" Mati itu pasti, hidup itu pilihan, kedewasaan itu keniscayaan, mencintaiNya tujuan keabadian" Laut Mati, 2017
Laut mati, bukanlah matinya pesona. Ia indah, bersisik putih, seperti ikan-ikan lagi tersenyum. Lautnya berwarna biru, hijau,bening, seperti cat dengan adukan seksi. Dasarnya mutiara garam, dengan pasir-pasir halus, di bawahnya lumpur lembut seperti sampo sang Cleopatra. Asinnya, seperti memijat setiap ruang-ruang kulit, perihnya rindu tak berkesudahan.
Laut mati, kisah panjang dari sebuah peradaban, menyimpan sisi mengerikan, kaum Luth yang membangkang perintah Tuhan. Remuk redam, bumi yang dijungkal balikkan. Kisah kelam itu, mengingatkan pada LBGT, tidak wajar dalam ajaran Tuhan, keluar dari fitrah kemanusiaan. Seperti laut mati, yang tidak berombak, tak ada ikan, dan tak ada kehidupan, demikianlah bagi orang yang tidak beriman, walau ia hidup, seperti wayang berjalan.
Sisi lain, pesona yang terhampar, sepanjang mata memandang, terlihat negeri para nabi dilahirkan, Palestina negeri yang akan segera merdeka penuh, menjadi negeri penuh cinta dan damai.

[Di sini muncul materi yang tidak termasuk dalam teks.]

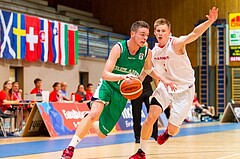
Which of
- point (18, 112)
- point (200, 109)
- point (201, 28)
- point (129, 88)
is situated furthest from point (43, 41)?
point (129, 88)

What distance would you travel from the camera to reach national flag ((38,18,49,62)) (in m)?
20.2

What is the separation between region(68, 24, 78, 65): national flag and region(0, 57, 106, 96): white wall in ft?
1.27

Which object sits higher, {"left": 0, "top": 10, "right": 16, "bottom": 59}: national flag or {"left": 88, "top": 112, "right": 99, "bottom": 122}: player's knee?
{"left": 0, "top": 10, "right": 16, "bottom": 59}: national flag

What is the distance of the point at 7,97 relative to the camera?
1482 cm

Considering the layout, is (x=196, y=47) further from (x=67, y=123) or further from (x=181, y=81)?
(x=181, y=81)

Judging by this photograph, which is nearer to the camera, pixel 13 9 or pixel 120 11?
pixel 13 9

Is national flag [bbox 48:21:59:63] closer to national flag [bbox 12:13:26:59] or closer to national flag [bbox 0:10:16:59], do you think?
national flag [bbox 12:13:26:59]

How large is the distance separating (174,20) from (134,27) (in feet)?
77.8

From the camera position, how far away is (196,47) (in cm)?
3012

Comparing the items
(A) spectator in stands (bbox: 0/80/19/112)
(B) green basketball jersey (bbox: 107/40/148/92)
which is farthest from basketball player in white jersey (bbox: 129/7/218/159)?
(A) spectator in stands (bbox: 0/80/19/112)

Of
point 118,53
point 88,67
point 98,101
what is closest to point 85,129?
point 98,101

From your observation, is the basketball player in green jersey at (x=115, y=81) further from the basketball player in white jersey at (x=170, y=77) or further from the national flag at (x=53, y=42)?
the national flag at (x=53, y=42)

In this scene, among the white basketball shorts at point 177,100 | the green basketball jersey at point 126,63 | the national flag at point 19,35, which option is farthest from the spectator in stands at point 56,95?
the green basketball jersey at point 126,63

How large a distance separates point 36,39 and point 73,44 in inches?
117
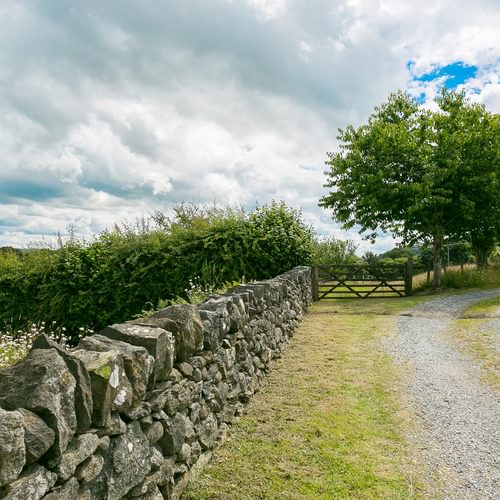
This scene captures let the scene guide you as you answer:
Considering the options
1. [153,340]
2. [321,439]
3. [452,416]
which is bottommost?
[452,416]

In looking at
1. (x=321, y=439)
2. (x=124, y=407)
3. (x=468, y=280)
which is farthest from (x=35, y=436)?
(x=468, y=280)

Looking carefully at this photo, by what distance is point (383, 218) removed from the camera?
19984mm

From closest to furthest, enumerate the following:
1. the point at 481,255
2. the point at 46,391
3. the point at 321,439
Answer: the point at 46,391 → the point at 321,439 → the point at 481,255

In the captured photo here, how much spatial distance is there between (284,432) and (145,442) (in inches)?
85.8

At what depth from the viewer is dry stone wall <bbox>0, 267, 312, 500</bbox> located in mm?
2148

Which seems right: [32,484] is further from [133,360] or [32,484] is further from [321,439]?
[321,439]

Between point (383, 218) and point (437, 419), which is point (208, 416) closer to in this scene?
point (437, 419)

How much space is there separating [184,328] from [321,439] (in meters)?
2.06

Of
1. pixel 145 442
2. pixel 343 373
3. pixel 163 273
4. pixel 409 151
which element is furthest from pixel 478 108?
pixel 145 442

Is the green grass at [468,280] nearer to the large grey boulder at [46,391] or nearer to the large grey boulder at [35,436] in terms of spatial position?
the large grey boulder at [46,391]

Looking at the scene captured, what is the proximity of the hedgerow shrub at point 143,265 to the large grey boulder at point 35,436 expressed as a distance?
400 inches

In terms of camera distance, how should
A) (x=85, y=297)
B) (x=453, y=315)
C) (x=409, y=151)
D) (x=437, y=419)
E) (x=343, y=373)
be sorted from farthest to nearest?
1. (x=409, y=151)
2. (x=85, y=297)
3. (x=453, y=315)
4. (x=343, y=373)
5. (x=437, y=419)

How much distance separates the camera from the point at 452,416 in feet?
18.0

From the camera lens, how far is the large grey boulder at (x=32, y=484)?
6.44 feet
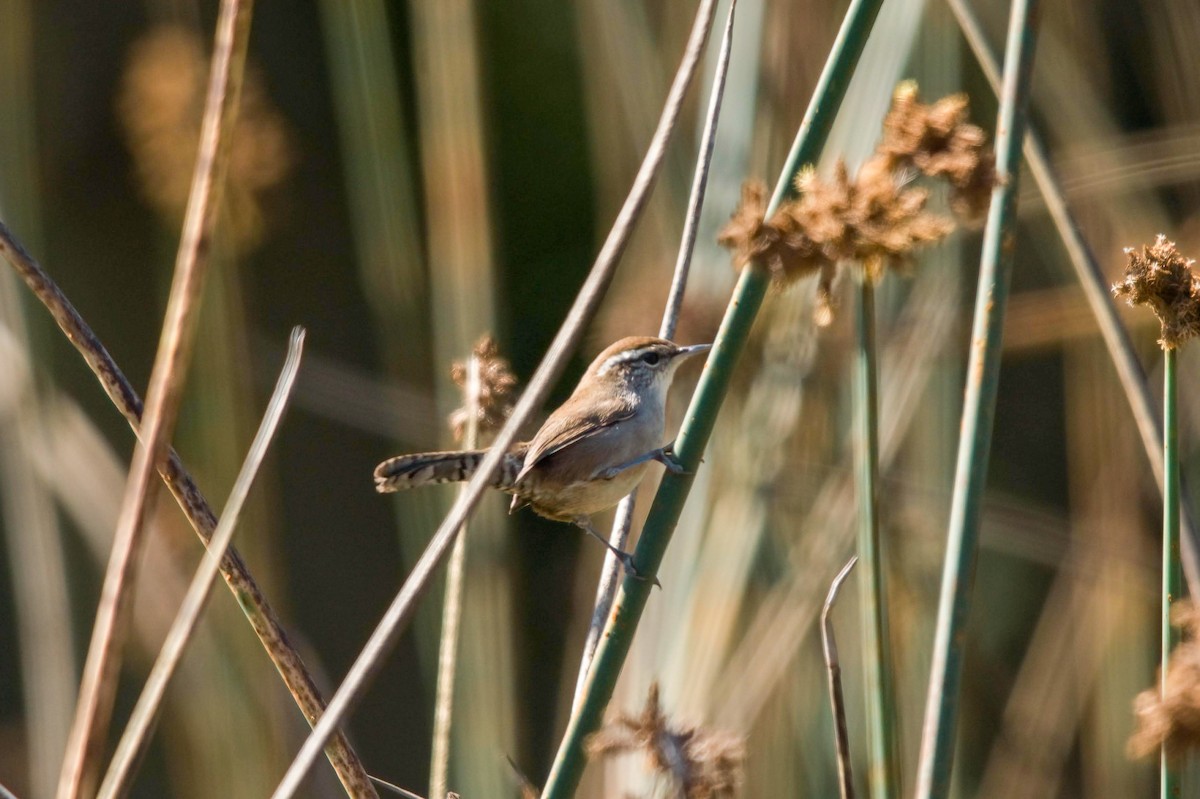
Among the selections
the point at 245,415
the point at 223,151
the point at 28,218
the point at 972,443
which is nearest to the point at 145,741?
the point at 223,151

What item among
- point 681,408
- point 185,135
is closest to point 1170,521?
point 681,408

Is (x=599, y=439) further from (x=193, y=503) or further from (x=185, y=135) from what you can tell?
(x=193, y=503)

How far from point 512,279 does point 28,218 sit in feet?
9.76

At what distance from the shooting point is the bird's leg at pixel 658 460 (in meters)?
1.16

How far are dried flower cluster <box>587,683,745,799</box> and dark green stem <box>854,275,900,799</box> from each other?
13 centimetres

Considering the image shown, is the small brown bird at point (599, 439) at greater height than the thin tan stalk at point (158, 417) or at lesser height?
greater

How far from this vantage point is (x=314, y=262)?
16.6 feet

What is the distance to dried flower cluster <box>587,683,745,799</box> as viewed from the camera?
103 centimetres

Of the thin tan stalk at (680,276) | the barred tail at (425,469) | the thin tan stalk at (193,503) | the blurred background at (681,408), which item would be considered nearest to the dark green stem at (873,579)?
the thin tan stalk at (680,276)

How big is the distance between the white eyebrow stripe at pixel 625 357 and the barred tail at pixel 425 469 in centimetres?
46

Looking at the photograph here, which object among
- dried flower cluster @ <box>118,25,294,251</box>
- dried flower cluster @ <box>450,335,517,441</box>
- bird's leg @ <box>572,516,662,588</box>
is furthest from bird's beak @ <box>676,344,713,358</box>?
dried flower cluster @ <box>118,25,294,251</box>

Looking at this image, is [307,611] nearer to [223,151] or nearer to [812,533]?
[812,533]

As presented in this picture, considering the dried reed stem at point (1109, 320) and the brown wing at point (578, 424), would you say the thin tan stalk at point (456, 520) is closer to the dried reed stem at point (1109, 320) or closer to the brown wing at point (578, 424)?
the dried reed stem at point (1109, 320)

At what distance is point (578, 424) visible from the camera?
2178 millimetres
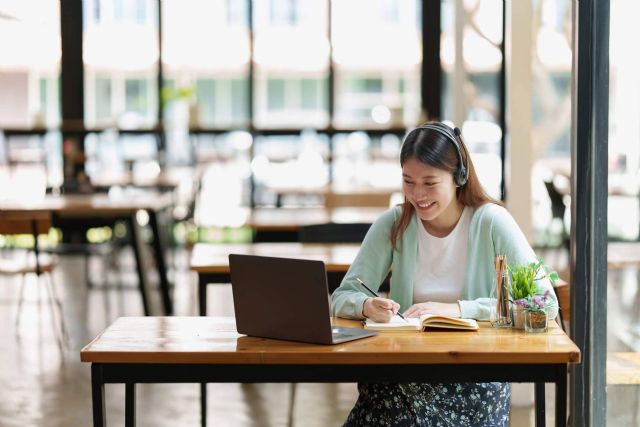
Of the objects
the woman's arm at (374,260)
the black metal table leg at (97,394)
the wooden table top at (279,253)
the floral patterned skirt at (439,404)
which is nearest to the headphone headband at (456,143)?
the woman's arm at (374,260)

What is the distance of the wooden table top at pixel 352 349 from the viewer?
2.70 meters

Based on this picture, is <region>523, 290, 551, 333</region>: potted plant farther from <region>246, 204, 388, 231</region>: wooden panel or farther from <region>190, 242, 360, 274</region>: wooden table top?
<region>246, 204, 388, 231</region>: wooden panel

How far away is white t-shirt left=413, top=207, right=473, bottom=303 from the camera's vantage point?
11.0 ft

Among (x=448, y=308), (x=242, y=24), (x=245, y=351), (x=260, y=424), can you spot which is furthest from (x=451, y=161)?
(x=242, y=24)

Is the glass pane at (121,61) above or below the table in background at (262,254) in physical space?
above

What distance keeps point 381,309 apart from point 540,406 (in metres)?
0.58

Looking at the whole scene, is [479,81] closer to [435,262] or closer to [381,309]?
[435,262]

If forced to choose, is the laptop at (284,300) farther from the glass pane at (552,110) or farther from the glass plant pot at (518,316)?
the glass pane at (552,110)

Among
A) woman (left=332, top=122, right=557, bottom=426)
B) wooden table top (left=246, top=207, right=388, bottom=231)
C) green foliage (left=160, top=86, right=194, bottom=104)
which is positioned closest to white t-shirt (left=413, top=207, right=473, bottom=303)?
woman (left=332, top=122, right=557, bottom=426)

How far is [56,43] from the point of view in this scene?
1278 cm

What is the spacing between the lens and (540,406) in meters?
3.23

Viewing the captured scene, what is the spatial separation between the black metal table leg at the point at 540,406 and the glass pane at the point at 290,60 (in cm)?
977

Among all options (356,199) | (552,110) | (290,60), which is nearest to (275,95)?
(290,60)

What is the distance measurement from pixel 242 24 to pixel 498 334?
1043cm
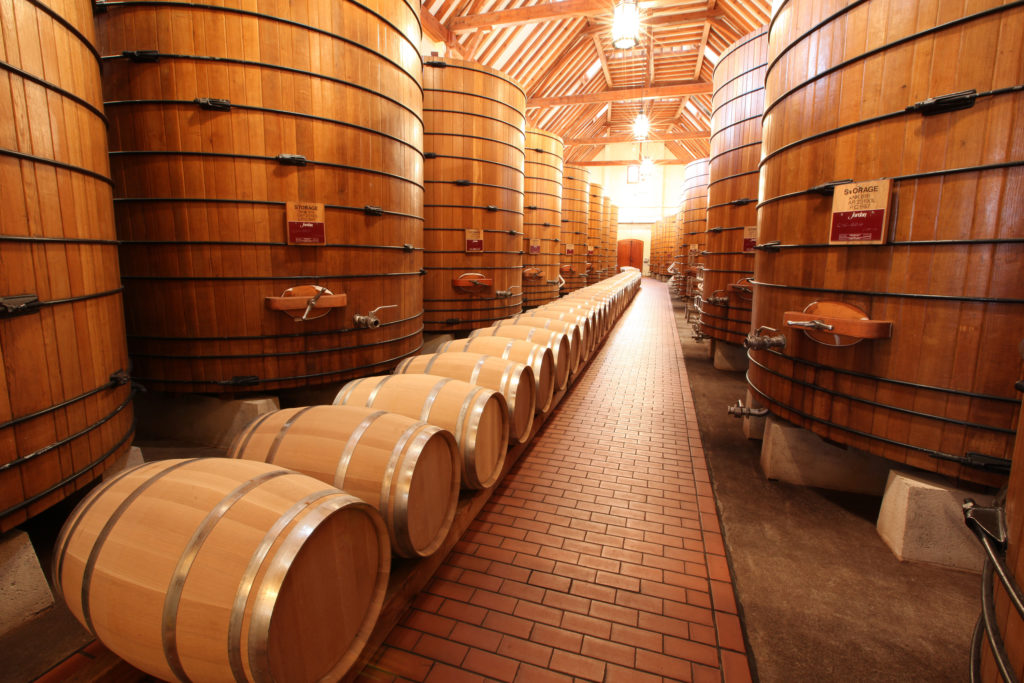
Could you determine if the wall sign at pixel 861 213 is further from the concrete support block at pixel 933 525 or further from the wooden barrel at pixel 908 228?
the concrete support block at pixel 933 525

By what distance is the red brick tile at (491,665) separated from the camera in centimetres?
214

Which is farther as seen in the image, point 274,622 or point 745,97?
point 745,97

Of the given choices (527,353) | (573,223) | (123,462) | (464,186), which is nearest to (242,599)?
(123,462)

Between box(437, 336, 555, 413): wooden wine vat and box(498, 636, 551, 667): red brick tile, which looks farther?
box(437, 336, 555, 413): wooden wine vat

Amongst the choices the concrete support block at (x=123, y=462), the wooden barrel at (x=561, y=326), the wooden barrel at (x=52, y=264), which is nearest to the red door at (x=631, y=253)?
the wooden barrel at (x=561, y=326)

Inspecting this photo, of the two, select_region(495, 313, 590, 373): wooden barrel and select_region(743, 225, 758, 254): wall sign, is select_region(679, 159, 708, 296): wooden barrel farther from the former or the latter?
select_region(495, 313, 590, 373): wooden barrel

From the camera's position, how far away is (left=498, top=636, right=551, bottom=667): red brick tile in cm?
222

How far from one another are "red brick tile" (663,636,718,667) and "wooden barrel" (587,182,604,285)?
18.2 meters

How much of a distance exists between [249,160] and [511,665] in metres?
4.06

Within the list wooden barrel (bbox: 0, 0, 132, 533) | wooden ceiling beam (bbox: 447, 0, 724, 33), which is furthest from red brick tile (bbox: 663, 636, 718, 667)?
wooden ceiling beam (bbox: 447, 0, 724, 33)

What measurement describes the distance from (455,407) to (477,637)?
122 cm

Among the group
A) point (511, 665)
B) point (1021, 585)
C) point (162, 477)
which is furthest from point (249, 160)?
point (1021, 585)

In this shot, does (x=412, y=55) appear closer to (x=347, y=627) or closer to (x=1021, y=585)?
(x=347, y=627)

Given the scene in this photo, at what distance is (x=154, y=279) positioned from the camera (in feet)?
13.3
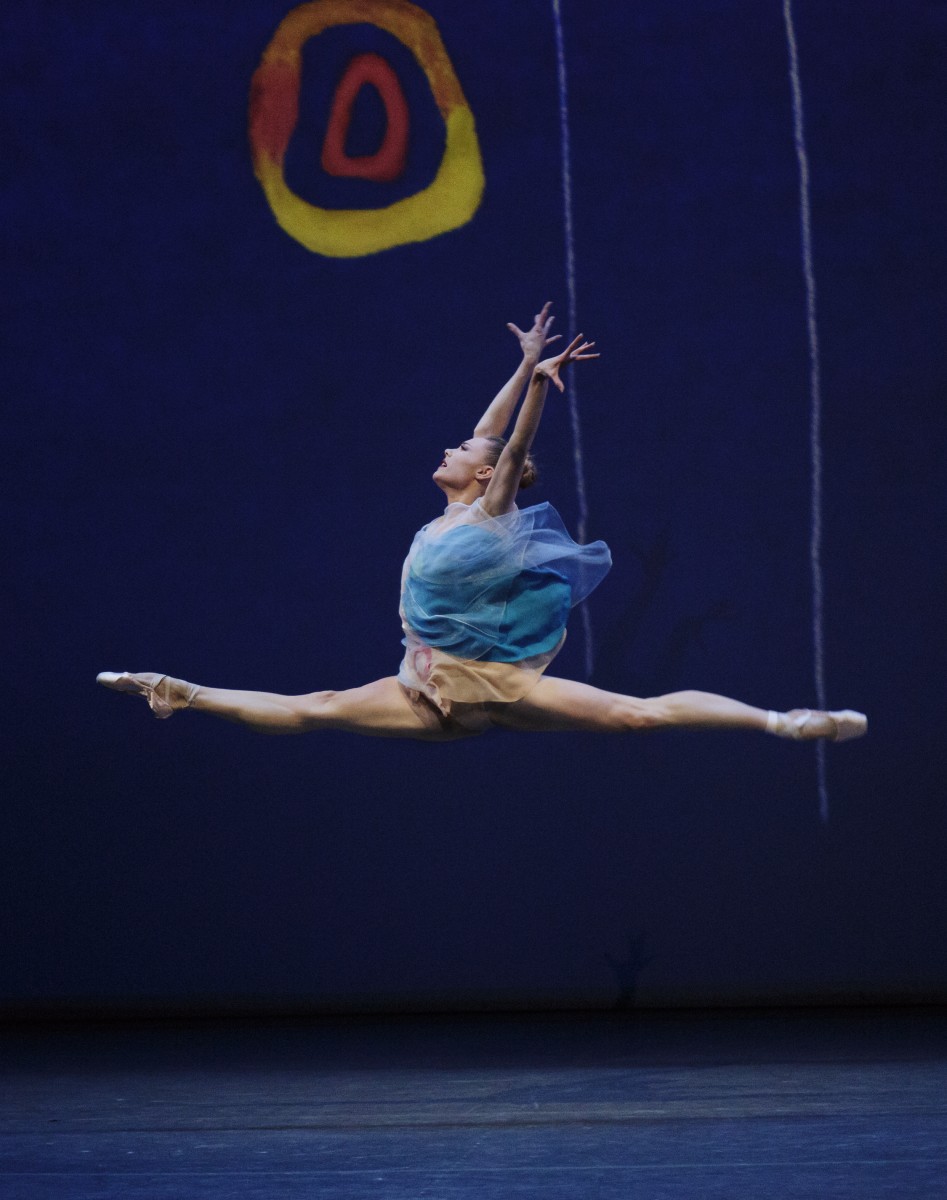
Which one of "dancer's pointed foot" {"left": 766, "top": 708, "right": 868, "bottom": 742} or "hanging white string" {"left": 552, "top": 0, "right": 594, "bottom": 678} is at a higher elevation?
"hanging white string" {"left": 552, "top": 0, "right": 594, "bottom": 678}

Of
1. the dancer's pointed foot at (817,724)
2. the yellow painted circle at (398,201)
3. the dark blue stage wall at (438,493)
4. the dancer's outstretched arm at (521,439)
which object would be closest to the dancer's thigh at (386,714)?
the dancer's outstretched arm at (521,439)

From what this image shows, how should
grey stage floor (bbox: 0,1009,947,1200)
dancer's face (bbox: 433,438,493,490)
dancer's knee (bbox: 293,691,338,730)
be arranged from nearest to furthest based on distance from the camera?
grey stage floor (bbox: 0,1009,947,1200), dancer's knee (bbox: 293,691,338,730), dancer's face (bbox: 433,438,493,490)

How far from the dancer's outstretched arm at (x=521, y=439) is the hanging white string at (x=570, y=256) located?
1.56m

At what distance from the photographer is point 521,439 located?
3.32m

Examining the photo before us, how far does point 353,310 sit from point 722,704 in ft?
6.96

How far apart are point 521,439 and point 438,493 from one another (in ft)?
5.56

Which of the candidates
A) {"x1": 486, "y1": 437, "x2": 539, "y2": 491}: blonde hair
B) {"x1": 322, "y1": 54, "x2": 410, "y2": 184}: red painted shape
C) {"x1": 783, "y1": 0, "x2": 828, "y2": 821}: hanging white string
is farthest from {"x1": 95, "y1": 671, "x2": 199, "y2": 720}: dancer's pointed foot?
{"x1": 783, "y1": 0, "x2": 828, "y2": 821}: hanging white string

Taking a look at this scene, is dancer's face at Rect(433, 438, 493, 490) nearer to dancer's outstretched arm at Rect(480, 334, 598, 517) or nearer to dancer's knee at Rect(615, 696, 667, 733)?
dancer's outstretched arm at Rect(480, 334, 598, 517)

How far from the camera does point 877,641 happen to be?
16.6 feet

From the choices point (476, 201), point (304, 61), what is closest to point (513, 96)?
point (476, 201)

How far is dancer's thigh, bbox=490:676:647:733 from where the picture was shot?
3.44 m

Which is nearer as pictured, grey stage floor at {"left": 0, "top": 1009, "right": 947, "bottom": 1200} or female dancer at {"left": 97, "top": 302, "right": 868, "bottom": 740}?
grey stage floor at {"left": 0, "top": 1009, "right": 947, "bottom": 1200}

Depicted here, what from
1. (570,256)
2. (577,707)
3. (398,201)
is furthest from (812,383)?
(577,707)

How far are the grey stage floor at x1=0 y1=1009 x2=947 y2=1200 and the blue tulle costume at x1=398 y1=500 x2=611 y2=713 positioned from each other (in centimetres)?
96
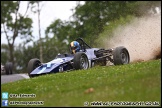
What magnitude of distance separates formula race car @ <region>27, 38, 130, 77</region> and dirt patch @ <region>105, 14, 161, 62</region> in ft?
14.4

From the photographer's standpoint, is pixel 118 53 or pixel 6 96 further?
pixel 118 53

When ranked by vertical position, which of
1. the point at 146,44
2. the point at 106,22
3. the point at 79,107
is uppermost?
the point at 106,22

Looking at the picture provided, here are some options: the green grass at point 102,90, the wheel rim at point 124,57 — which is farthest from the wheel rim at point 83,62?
the green grass at point 102,90

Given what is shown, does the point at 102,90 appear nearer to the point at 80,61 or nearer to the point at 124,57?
the point at 80,61

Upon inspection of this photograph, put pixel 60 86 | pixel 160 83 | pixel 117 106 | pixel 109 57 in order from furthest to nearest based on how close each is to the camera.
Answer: pixel 109 57 < pixel 60 86 < pixel 160 83 < pixel 117 106

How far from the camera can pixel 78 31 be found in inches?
2392

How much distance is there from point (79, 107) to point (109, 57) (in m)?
12.9

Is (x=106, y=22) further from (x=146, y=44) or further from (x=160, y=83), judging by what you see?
(x=160, y=83)

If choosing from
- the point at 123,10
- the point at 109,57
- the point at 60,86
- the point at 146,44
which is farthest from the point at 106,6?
the point at 60,86

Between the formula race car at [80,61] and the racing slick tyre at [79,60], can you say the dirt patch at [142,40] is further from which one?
the racing slick tyre at [79,60]

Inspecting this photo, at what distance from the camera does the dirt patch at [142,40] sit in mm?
26172

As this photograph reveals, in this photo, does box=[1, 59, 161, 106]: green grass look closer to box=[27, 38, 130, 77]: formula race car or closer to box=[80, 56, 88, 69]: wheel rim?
box=[27, 38, 130, 77]: formula race car

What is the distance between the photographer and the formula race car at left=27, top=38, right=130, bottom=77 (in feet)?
62.7

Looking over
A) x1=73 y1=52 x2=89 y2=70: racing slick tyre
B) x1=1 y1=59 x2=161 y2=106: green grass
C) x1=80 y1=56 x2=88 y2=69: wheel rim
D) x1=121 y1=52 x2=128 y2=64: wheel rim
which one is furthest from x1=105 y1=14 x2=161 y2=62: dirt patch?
x1=1 y1=59 x2=161 y2=106: green grass
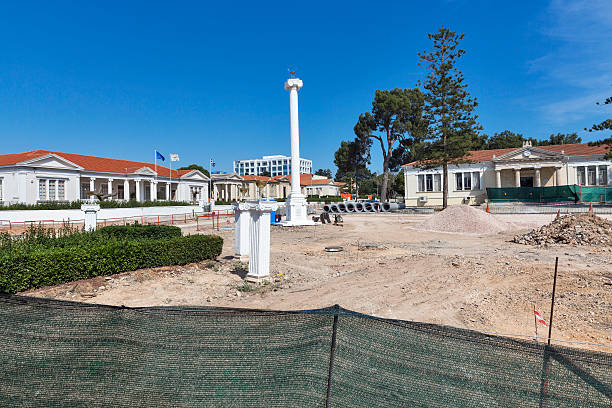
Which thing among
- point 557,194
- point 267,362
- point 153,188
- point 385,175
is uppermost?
point 385,175

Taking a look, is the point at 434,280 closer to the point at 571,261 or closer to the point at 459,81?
the point at 571,261

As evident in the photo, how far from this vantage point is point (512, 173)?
133 ft

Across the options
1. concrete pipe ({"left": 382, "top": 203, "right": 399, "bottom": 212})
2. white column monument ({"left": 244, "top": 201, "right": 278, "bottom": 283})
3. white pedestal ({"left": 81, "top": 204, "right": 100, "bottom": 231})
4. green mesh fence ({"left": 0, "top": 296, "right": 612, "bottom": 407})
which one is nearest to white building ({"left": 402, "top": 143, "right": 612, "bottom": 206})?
concrete pipe ({"left": 382, "top": 203, "right": 399, "bottom": 212})

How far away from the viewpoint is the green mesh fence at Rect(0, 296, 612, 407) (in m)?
2.29

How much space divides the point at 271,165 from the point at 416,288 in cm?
15709

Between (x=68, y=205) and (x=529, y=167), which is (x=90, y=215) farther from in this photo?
(x=529, y=167)

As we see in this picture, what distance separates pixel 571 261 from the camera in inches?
424

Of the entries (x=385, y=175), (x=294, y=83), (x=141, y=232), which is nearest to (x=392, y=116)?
(x=385, y=175)

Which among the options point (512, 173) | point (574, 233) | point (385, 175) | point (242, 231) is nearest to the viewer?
point (242, 231)

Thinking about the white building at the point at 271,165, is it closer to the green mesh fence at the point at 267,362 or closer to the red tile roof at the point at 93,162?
the red tile roof at the point at 93,162

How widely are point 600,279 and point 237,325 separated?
30.2ft

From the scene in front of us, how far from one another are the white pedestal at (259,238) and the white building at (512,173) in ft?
111

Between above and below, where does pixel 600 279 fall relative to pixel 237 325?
below

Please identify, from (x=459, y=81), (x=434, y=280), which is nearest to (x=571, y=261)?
(x=434, y=280)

Laut ini dipeluk bukit curam, dan memiliki titik terendah 1.300 kaki di bawah permukaan bumi, bebukitan dengan warna abu-abu dengan sekujur pasir yang memanjang semakin memberikan pesona cantiknya. Laut ini retakan sungai Yordania pada tiga juta tahun silam, mengalir dan berkumpul menyatukan rasa asin. Ia tak menenggelamkan benda-benda, tak pula berombak keras, hanya kadang tersentuh sepoi angin.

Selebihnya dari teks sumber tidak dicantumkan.